▶ **Document excerpt**:
# Bachmann controller no. 6605



## [email protected] (Feb 21, 2018)

Have a Bachmann controller no. 6605 , trying to find a pdf or instruction book for the controller.
Any websites or info?
Much appreciated.


----------



## DonR (Oct 18, 2012)

Don't have the instructions for your Bachmann power
pack but it is a simple inexpensive controller for N or HO scale trains.

https://www.ebay.com/i/302513121596?chn=ps&fl=a

You have 2 terminals to TRACK This is a variable 0-15 or
so DC volts. The polarity is reversed by a power pack switch
to direct the loco to go FWD or REV.

You also have 2 terminals that provide a continuous
AC current around 15 volts. This is designed for
turnouts, lights and other accessories. It is usually
tagged as ACC.

Don


----------



## [email protected] (Feb 21, 2018)

*How big a layout*

Do you have any idea of how much track it can control reasonably?
Thanks for the info, much appreciated.


----------



## [email protected] (Feb 21, 2018)

*Turnouts hooked onto ACC terminal*

I want to wire the Turnout to an Access terminal. Don't I need a push button switch between the Turnout and the Access Terminal?


----------



## Old_Hobo (Feb 20, 2014)

Yep.....


----------



## DonR (Oct 18, 2012)

The length of your track is unrelated to the capability
of your power pack. Track does not draw current.

▶ **Supplied information**:
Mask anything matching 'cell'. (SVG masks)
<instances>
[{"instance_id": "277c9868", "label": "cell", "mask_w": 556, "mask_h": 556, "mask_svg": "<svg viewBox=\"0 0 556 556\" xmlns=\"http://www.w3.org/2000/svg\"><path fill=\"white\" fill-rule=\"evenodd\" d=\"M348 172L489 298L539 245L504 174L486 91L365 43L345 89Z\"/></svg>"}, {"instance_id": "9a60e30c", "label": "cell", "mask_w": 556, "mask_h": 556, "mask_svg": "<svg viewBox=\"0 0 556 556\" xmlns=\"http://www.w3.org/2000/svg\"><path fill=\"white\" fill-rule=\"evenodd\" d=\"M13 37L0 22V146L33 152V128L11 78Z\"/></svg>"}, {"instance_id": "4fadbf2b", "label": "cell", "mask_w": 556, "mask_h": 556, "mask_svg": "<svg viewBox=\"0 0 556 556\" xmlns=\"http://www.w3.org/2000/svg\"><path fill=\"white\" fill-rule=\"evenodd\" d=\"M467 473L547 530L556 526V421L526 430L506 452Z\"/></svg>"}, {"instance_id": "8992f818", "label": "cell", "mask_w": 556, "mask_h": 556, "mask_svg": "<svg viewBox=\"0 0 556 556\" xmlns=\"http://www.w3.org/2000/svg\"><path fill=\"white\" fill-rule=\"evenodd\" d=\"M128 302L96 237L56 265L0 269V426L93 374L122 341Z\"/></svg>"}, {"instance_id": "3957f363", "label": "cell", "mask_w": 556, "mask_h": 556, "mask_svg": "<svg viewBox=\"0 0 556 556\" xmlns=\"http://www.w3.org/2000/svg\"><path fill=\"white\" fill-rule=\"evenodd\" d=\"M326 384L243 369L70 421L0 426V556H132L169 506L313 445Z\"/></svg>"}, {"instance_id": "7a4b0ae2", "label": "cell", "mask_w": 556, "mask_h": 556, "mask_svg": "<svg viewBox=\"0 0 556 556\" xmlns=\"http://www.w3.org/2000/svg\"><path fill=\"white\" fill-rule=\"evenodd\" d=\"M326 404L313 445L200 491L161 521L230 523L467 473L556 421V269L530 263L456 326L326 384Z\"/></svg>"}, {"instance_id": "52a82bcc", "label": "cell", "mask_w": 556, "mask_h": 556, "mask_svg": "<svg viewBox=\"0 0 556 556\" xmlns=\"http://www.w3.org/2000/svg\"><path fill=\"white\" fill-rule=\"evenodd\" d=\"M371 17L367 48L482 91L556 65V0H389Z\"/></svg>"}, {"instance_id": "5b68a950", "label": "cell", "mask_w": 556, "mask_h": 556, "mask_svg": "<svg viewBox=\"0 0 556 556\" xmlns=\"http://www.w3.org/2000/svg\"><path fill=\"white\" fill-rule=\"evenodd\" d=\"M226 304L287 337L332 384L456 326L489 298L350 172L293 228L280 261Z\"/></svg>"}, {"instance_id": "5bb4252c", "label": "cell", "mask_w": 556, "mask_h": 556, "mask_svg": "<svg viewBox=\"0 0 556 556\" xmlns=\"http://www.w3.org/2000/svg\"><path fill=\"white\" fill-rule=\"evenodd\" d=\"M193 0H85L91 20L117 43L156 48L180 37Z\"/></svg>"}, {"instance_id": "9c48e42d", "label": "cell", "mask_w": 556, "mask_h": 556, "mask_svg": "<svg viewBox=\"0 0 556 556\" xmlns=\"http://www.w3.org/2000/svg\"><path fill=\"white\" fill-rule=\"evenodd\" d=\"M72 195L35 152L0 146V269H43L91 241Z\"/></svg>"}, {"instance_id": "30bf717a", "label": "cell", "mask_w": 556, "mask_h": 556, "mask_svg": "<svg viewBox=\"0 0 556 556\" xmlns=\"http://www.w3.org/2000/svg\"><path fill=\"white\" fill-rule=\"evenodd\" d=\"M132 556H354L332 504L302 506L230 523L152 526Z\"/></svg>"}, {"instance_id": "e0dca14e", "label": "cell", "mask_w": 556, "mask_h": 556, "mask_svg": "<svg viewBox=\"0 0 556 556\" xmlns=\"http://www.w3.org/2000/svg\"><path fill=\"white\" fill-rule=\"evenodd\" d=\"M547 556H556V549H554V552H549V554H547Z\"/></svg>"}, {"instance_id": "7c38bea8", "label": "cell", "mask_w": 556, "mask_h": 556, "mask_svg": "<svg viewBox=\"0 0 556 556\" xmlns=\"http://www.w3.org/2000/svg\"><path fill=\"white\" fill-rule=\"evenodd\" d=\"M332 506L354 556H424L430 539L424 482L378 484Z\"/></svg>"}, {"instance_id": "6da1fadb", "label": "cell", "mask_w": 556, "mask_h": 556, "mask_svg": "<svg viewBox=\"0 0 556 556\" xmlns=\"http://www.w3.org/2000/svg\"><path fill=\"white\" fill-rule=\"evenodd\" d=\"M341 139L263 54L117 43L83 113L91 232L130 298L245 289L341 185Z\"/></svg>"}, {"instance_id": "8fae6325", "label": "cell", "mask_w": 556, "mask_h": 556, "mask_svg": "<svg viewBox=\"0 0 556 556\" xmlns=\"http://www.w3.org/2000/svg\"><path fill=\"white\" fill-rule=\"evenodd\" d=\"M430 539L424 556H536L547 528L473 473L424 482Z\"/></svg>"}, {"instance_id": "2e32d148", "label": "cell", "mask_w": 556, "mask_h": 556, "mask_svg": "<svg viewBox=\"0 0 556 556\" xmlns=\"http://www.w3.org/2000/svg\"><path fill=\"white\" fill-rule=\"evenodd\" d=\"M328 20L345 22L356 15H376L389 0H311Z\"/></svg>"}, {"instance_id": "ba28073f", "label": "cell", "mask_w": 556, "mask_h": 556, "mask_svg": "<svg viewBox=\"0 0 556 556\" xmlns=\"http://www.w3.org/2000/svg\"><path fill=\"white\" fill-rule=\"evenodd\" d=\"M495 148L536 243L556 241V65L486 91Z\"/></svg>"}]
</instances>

▶ **Requirements**:
[1] Reproduce the forum thread on the Bachmann controller no. 6605 word for word, from "Have a Bachmann" to "HO scale trains.".
[2] Resume the forum thread on the Bachmann controller no. 6605, picking up after its final sentence.

▶ **The results**:
[1]
Have a Bachmann controller no. 6605 , trying to find a pdf or instruction book for the controller.
Any websites or info?
Much appreciated.


----------



## DonR (Oct 18, 2012)

Don't have the instructions for your Bachmann power
pack but it is a simple inexpensive controller for N or HO scale trains.

[2]
The number of locos you run at the same time does. The 6605 would be good for one loco. It will also provide the
power for your turnouts. You would need two normally
open push buttons for each turnout. You would run
a 'common' wire to all turnouts from one ACCESSORY
terminal on the power pack. A wire from the other accessory
terminal goes to one tab of each push button. A wire
from the other button tab goes to the 'straight' terminal on the
turnout...the same for the other button but it goes to
the divert. The turnouts draw current ONLY when you
push any button, thus you can connect unlimited numbers
of turnouts.

Don


----------



## [email protected] (Feb 21, 2018)

*Good info*

Want to thank you for the reply, and very good basic information. I am in the “green horn” stage but want to learn.
Thanks again!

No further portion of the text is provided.